Article: Get Hard or Die Trying: Impotence and the Displacement of the White Male in Michel Houellebecq’s Sérotonine
Author(s): André Pettman
Abstract: Taking up Paul Preciado’s theories in his book Testo Junkie (2013) concerning contemporary biocapitalism, this essay argues that Michel Houellebecq’s latest novel, Sérotonine (2019), represents a radical move away from the hegemony of the white cis-male, heterosexual body depicted in his earlier literary corpus. The narrator of Sérotonine is stripped of his sexual capacity by an antidepressant that makes him impotent. Once unable to escape the stimuli and commodities designed to incite pleasure, thus leaving the body in a constant state of arousal, Houellebecq’s male subject is now unequivocally portrayed as being flaccid. Rather than disclose a sense of reconciliation or resignation with the market, the novel reveals an expulsion from it entirely. The narrator’s futile attempts to reinstate his male dominance further demonstrate the totalizing presence of sex, pleasure, and pharmaceutical drugs in Houellebecq’s novels and attest to the notion that the once-hegemonic male body of his literary universe is now simply hanging on to life itself as contemporary biocapitalism careens forward on its never-ending quest to maximize pleasure and desire.
Article: A Matter of Life and Death: Michel Houellebecq’s Vibrant Materialism
Author(s): Gai Farchi
Abstract: Michel Houellebecq’s fiction is often perceived as essentially materialistic, in the sense that it follows the decline of humanity in the loss of transcendence, while every human interaction, including love and sex, is reduced to the logic of the capitalist market.

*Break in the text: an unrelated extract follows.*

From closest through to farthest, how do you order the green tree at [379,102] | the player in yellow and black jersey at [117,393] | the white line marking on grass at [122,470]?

Taking on a new materialistic approach, this article aims to challenge this presumption with readings that emphasize the vibrant, subversive nature of materiality in Houellebecq’s fiction, particularly in the novels La carte et le territoire and Sérotonine. Drawing on recent new materialistic thought, I show that the shared destiny Houellebecq ascribes to both humans and objects under the logic of late capitalism makes, at times, this interdependence challenging to political economy. Vibrant matter, or the ex-nihilo rise of the “thing” from within the “object”, becomes the ultimate rescue of both the human and the non-human in his novels. This perspective enables us to conceive of Houellebecq not merely as a pessimistic voice lamenting the decline of the human, but one that presents affirmative posthuman ethics, undermining the circulation of commodities, and of people as commodities, from the margins of the system itself.